---- The input

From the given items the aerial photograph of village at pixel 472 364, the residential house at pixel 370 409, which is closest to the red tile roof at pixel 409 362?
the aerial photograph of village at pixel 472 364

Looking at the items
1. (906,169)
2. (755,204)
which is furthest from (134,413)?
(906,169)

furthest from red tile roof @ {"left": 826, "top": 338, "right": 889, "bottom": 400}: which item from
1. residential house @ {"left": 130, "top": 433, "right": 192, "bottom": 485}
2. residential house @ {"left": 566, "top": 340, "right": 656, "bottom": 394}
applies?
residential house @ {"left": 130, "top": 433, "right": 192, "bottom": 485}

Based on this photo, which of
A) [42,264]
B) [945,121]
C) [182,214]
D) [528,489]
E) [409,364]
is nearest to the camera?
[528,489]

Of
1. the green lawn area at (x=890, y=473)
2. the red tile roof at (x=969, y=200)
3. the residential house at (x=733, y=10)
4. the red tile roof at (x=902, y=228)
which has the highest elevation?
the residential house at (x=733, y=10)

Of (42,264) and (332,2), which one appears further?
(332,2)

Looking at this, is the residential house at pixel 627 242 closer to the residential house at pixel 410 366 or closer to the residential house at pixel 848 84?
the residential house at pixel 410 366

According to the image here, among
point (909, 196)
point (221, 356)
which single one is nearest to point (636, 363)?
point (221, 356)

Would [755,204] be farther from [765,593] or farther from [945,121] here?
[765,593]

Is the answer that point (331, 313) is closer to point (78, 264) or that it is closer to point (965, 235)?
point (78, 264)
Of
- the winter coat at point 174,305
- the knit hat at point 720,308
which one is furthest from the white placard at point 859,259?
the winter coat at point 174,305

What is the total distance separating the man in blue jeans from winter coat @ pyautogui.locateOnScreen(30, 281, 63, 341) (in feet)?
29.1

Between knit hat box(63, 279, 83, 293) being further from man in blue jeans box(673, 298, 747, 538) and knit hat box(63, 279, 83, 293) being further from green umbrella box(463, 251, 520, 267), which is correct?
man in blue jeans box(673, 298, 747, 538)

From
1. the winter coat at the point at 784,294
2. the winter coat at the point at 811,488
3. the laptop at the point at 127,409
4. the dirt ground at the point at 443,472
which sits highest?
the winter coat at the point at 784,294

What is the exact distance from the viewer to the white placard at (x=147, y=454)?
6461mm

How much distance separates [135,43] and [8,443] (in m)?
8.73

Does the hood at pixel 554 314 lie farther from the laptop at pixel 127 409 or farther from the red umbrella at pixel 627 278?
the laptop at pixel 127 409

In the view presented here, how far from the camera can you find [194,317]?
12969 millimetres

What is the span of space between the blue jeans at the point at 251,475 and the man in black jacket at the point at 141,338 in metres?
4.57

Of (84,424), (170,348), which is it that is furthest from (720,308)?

--------

Given task -
Transcribe every one of the records above, reproducing each line verbatim.

The solution -
From the given items the aerial photograph of village at pixel 472 364, the residential house at pixel 370 409, which is closest to the red tile roof at pixel 409 362?
the aerial photograph of village at pixel 472 364

Looking at the items
1. (906,169)
2. (755,204)
which is furthest from (134,413)?
(906,169)

furthest from red tile roof @ {"left": 826, "top": 338, "right": 889, "bottom": 400}: which item from
1. residential house @ {"left": 130, "top": 433, "right": 192, "bottom": 485}
2. residential house @ {"left": 566, "top": 340, "right": 656, "bottom": 394}
applies?
residential house @ {"left": 130, "top": 433, "right": 192, "bottom": 485}

Based on this photo, which of
A) [42,264]
B) [945,121]
C) [182,214]
D) [528,489]
E) [409,364]
is nearest to the camera?
[528,489]

Of
1. the green lawn area at (x=890, y=473)
2. the red tile roof at (x=969, y=200)
3. the residential house at (x=733, y=10)
4. the red tile roof at (x=902, y=228)
which has the highest elevation?
the residential house at (x=733, y=10)

Of (42,264) and (332,2), which one appears further?
(332,2)

Looking at this, is the residential house at pixel 627 242 closer to the residential house at pixel 410 366 or closer to the residential house at pixel 848 84?
the residential house at pixel 410 366

According to the image here, among
point (909, 196)
point (221, 356)
which single one is nearest to point (636, 363)?
point (221, 356)

Would [755,204] be farther from [765,593] or farther from [945,121] here?
[765,593]

Is the answer that point (331, 313) is closer to point (78, 264) or that it is closer to point (965, 235)?
point (78, 264)
Of
- the winter coat at point 174,305
- the knit hat at point 720,308
which one is furthest from the white placard at point 859,259?
the winter coat at point 174,305

What is the total distance separating the man in blue jeans from winter coat @ pyautogui.locateOnScreen(30, 281, 63, 341) (in feet)?
29.1

Between knit hat box(63, 279, 83, 293) being further from man in blue jeans box(673, 298, 747, 538) and knit hat box(63, 279, 83, 293) being further from green umbrella box(463, 251, 520, 267), which is correct?
man in blue jeans box(673, 298, 747, 538)

From
1. the winter coat at the point at 784,294
2. the winter coat at the point at 811,488
3. the laptop at the point at 127,409
4. the dirt ground at the point at 443,472
which sits highest?
the winter coat at the point at 784,294

What is the exact distance from the viewer to the white placard at (x=147, y=454)?
6461mm

How much distance separates [135,43] and [8,443] (in m)?
8.73

Does the hood at pixel 554 314 lie farther from the laptop at pixel 127 409 or farther from the red umbrella at pixel 627 278?
the laptop at pixel 127 409

In the view presented here, how far from the camera can you find [194,317]?
12969 millimetres

What is the span of space between the blue jeans at the point at 251,475 and the man in black jacket at the point at 141,338 in metres?
4.57

Of (84,424), (170,348), which is it that is furthest from (720,308)?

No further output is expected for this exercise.